Speech to text MFCC use at pre processing level

amittiwari · October 21, 2019, 6:55am

How can I implement Mel Frequency cepstral coefficient (MFCC) in OpenNMT-py preprocess.py?
Is it possible in OpenNMT-py?

francoishernandez · October 21, 2019, 7:17am

You can have a look around here.

amittiwari · October 21, 2019, 1:32pm

I looked into it. But I am not pro at python language. Can you tell me , at preprocess level Does MFCC algo use by OpenNMT or it only consider spectogram as final token?

amittiwari · October 23, 2019, 12:49pm

I tried this step,but got stuck at this error.
RuntimeError: input.size(-1) must be equal to input_size. Expected 201, got 12.
the spectogram array shape is (201,x).
but mfcc array shape is (12,x).
How to resolve this issue?

francoishernandez · October 23, 2019, 12:51pm

I suspect this is because the features you add don’t match the dimensions that the model is expecting.

amittiwari · October 23, 2019, 12:54pm

Can I change this?

amittiwari · October 23, 2019, 1:01pm

Can I change the Model expected dimension?

francoishernandez · October 23, 2019, 1:24pm

You surely can, but you’ll probably have to keep diving in the code and see for yourself. It will also probably depend on the model you’ll want to use.
The audio codepath was introduced by @da03 some time ago now and is not extensively worked on at the moment, and only compatible with RNN models IIRC.

By the way, when reporting errors, please post the full trace and the command line(s) that triggered it.

amittiwari · October 24, 2019, 9:39am

Got this error:
RuntimeError: input.size(-1) must be equal to input_size. Expected 201, got 12.
I changed the input size. After that it is going fine.
Can you tell me what is better between MFCC and spectogram?

francoishernandez · October 24, 2019, 10:01am

I think the consensus is leaning towards MFCC, but again, it may depend on your task, model, etc.
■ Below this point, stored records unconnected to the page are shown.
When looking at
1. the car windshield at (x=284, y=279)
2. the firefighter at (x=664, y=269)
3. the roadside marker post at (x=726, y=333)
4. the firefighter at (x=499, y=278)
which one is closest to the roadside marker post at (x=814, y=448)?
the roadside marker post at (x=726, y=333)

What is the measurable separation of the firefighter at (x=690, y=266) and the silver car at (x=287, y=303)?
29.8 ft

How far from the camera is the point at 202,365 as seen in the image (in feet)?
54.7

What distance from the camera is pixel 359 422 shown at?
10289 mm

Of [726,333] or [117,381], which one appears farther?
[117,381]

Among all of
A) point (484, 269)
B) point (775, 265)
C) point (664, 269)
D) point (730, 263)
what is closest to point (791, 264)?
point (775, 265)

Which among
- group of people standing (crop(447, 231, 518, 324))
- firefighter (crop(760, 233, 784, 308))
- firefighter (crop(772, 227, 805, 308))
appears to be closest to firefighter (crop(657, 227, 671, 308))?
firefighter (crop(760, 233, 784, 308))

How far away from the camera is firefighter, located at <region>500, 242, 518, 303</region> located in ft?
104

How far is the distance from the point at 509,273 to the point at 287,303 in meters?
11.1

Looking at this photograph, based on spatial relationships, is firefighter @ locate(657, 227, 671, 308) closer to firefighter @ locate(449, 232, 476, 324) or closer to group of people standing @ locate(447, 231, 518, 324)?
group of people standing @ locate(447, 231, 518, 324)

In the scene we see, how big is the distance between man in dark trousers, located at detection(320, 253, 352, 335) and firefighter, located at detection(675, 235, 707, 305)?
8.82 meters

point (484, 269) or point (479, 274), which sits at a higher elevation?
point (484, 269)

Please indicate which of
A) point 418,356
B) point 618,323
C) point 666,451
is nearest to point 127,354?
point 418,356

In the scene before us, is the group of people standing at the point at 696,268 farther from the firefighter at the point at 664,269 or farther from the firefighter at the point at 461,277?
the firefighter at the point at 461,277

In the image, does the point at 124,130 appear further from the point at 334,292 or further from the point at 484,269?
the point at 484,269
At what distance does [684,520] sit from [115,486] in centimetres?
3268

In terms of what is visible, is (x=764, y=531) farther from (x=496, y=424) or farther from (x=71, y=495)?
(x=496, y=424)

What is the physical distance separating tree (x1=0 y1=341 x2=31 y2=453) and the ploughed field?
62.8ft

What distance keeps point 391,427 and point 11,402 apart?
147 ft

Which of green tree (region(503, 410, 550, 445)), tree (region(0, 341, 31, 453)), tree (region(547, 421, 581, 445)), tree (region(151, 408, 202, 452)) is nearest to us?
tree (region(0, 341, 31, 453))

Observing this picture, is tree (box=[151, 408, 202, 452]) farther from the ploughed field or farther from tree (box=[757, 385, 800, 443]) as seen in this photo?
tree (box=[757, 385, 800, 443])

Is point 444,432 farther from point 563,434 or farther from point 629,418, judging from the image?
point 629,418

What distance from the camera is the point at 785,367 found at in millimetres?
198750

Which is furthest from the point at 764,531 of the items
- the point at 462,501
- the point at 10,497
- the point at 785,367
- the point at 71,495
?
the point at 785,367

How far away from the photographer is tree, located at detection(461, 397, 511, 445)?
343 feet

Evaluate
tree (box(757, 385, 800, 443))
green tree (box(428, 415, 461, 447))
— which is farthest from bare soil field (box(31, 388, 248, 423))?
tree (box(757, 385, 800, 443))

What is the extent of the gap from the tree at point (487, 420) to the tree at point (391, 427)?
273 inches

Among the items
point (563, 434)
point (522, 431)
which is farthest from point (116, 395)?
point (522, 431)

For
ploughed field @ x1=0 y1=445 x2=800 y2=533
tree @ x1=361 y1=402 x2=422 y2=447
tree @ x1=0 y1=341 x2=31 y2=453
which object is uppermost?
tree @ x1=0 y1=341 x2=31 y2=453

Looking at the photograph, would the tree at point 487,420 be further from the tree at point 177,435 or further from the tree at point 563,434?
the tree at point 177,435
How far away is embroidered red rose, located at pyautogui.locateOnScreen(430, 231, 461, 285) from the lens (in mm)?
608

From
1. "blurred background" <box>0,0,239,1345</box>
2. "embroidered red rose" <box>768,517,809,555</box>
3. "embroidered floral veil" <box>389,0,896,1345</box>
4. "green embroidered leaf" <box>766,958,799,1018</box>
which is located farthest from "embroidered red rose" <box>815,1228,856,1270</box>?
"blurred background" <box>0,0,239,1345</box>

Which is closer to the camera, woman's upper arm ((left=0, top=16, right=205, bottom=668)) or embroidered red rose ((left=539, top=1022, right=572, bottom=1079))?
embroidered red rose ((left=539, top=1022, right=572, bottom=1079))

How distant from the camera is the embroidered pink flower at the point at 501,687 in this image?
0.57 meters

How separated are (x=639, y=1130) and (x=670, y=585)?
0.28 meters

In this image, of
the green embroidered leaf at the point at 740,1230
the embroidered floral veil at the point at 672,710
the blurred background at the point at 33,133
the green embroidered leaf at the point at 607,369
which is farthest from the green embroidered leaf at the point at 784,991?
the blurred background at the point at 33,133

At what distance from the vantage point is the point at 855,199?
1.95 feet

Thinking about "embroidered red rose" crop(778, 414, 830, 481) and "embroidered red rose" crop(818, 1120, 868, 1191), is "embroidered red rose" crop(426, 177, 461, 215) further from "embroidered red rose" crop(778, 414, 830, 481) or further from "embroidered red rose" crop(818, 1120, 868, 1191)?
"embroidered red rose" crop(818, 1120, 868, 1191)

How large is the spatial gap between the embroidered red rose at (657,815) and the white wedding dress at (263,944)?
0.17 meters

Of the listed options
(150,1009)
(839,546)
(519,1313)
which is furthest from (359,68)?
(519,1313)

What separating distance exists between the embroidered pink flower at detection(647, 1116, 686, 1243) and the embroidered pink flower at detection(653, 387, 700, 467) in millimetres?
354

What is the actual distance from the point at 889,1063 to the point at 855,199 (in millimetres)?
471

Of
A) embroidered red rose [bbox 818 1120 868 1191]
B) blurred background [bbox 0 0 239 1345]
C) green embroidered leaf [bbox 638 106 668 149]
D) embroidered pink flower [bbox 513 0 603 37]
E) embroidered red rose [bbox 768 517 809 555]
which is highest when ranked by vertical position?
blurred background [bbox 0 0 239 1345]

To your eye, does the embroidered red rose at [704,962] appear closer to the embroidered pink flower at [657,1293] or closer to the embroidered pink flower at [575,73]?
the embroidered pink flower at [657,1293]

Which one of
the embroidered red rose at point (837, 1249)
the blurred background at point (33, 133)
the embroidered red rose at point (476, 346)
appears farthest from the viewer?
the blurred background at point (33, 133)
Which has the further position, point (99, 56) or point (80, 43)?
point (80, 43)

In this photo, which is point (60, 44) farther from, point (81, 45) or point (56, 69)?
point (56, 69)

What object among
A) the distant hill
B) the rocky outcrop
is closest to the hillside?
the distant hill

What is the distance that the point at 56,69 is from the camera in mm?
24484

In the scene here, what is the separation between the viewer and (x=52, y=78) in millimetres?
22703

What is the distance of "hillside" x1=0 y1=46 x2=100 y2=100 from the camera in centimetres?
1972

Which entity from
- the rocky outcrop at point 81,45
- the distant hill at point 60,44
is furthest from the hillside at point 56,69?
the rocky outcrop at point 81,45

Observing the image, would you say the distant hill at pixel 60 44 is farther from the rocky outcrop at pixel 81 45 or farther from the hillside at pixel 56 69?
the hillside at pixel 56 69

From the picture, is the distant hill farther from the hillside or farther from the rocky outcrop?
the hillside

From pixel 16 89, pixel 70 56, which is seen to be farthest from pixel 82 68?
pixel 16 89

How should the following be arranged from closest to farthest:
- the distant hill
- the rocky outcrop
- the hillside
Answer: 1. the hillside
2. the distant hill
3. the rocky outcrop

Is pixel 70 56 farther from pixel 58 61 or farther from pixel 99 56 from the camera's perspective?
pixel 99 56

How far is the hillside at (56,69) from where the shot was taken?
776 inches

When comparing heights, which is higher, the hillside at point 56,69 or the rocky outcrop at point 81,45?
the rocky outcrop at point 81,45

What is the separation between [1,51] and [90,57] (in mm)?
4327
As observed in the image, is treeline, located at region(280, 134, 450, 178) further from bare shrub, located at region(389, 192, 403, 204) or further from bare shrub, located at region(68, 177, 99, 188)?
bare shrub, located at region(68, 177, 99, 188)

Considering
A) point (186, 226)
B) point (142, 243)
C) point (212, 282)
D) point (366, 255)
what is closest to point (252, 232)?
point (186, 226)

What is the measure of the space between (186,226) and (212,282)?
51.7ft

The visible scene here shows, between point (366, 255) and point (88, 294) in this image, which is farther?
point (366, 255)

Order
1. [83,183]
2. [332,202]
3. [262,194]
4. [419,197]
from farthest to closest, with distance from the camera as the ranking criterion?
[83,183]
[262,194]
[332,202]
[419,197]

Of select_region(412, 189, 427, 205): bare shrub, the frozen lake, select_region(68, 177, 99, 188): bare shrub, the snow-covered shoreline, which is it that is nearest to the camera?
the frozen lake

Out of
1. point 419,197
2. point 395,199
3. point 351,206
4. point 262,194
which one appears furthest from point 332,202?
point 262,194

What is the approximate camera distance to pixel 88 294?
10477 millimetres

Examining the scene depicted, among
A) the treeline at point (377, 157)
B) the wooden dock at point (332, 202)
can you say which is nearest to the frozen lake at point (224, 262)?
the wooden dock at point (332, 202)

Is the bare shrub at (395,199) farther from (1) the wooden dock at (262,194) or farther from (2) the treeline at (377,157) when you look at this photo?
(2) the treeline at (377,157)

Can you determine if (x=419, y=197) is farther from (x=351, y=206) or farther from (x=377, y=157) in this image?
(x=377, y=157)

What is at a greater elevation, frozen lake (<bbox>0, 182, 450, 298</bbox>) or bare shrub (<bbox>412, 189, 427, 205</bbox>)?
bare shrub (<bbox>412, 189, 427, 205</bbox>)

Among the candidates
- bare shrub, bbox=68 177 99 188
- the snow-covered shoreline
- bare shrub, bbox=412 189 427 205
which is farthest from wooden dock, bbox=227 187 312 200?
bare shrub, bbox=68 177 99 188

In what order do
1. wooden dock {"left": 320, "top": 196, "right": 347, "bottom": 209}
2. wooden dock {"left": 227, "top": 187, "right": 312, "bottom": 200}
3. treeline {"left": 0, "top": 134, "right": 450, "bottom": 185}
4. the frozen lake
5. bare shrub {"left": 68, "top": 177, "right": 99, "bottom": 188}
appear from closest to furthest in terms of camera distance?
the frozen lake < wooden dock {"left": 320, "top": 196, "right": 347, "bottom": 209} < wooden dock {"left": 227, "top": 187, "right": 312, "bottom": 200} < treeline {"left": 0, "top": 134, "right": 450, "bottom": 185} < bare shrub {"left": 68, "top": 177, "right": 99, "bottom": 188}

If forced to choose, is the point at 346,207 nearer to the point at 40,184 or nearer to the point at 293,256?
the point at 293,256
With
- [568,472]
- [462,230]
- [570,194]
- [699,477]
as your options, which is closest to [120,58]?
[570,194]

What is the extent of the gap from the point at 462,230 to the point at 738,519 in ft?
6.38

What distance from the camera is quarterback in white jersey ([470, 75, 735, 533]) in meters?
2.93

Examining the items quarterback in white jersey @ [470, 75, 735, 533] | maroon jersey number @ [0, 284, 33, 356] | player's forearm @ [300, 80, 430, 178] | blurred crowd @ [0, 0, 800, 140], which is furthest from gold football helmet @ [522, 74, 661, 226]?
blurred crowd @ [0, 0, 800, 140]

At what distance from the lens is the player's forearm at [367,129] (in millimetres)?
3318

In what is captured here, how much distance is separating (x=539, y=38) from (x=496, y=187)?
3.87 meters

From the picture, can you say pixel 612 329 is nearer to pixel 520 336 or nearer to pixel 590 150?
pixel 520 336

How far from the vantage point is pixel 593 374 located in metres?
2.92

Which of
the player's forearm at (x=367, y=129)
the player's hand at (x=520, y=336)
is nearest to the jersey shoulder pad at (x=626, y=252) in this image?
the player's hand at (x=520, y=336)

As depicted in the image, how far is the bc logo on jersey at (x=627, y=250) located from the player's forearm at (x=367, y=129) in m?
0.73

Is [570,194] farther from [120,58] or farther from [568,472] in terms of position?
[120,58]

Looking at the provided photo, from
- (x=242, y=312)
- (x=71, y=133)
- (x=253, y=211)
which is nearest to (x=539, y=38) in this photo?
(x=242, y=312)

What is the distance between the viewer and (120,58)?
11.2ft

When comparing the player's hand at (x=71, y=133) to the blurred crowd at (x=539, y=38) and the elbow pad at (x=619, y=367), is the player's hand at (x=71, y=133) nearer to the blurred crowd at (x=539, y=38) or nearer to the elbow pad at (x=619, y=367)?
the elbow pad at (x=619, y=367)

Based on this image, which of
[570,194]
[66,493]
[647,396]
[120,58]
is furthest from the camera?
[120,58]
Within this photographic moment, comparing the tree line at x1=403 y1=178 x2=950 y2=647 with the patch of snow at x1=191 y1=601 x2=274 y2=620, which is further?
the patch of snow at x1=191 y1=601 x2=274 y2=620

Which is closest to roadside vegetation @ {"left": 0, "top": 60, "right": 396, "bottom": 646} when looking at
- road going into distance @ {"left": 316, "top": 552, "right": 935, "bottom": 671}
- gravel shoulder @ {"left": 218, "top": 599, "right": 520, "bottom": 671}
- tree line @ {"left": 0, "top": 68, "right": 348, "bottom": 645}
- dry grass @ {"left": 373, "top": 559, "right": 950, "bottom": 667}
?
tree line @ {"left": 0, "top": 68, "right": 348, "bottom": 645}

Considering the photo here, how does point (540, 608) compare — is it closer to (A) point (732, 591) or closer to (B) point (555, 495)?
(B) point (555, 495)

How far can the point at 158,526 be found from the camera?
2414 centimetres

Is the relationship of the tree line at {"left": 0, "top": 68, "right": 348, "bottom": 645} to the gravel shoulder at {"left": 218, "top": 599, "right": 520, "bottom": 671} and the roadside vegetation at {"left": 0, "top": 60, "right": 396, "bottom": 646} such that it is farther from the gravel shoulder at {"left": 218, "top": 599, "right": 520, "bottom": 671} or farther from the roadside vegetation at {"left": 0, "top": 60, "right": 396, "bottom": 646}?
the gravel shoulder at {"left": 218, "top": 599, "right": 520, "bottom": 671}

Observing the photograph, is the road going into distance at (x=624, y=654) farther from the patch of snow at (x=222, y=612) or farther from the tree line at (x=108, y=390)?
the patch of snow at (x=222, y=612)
You may search for some literature and do experiments accordingly.

amittiwari · October 24, 2019, 11:04am

I tried with MFCC on OpenNMT-py.
Made some changes in features of encoder sript audio_dataset.py.
training is on and waiting for results.

amittiwari · October 25, 2019, 6:46am

Hi Franc,
I am working on optimiser thing .
I am using SGD as an optim.
do you have any Idea about NO. of training steps , it will take?

francoishernandez · October 25, 2019, 7:21am

It will depend on your task / data / #parameters / configuration / hardware;
I did not extensively experiment with speech on OpenNMT-py so I wouldn’t be able to share any numbers.

But, based on the other post where you mentioned having 40GB of data, I’d say you may need at least several tens of thousands of steps, but don’t take my word for it.

If you get interesting experiments, feel free to share some config / results / description of your task so that it can help others!

amittiwari · October 25, 2019, 12:25pm

Need some help.
Can you tell me ,where I can find the loss function in OpenNMT-py?

amittiwari · November 19, 2019, 6:15am

Hi Franc,
I have done preprocessing using MFCC , but model training get stuck in early steps.

python3 train.py -model_type audio -enc_rnn_size 2048 -dec_rnn_size 1024 -audio_enc_pooling 1,1,1,1,2,2,2,2 -dropout 0.1 -enc_layers 8 -dec_layers 6 -rnn_type LSTM -data data/speech/demo -save_model models-global_attention mlp -batch_size 8 -save_checkpoint 10000 -optim adam -max_grad_norm 100 -learning_rate 0.01 -learning_rate_decay 0.5 -decay_method rsqrt -train_steps 150000 -encoder_type brnn -decoder_type rnn -normalization tokens -bridge -window_size 0.025 -image_channel_size 3 -gpu_ranks 0 -world_size 1

Step 30000/150000; acc: 15.65; ppl: 268.82; xent: 5.59; lr: 0.00017;
Step 40000/150000; acc: 17.03; ppl: 253.23; xent: 5.53; lr: 0.00015;
Step 50000/150000; acc: 17.06; ppl: 229.16; xent: 5.43; lr: 0.00013;
Step 60000/150000; acc: 17.52; ppl: 225.95; xent: 5.42; lr: 0.00012

TRAINING accuracy improving very slowly.
What should be done for faster convergence of training?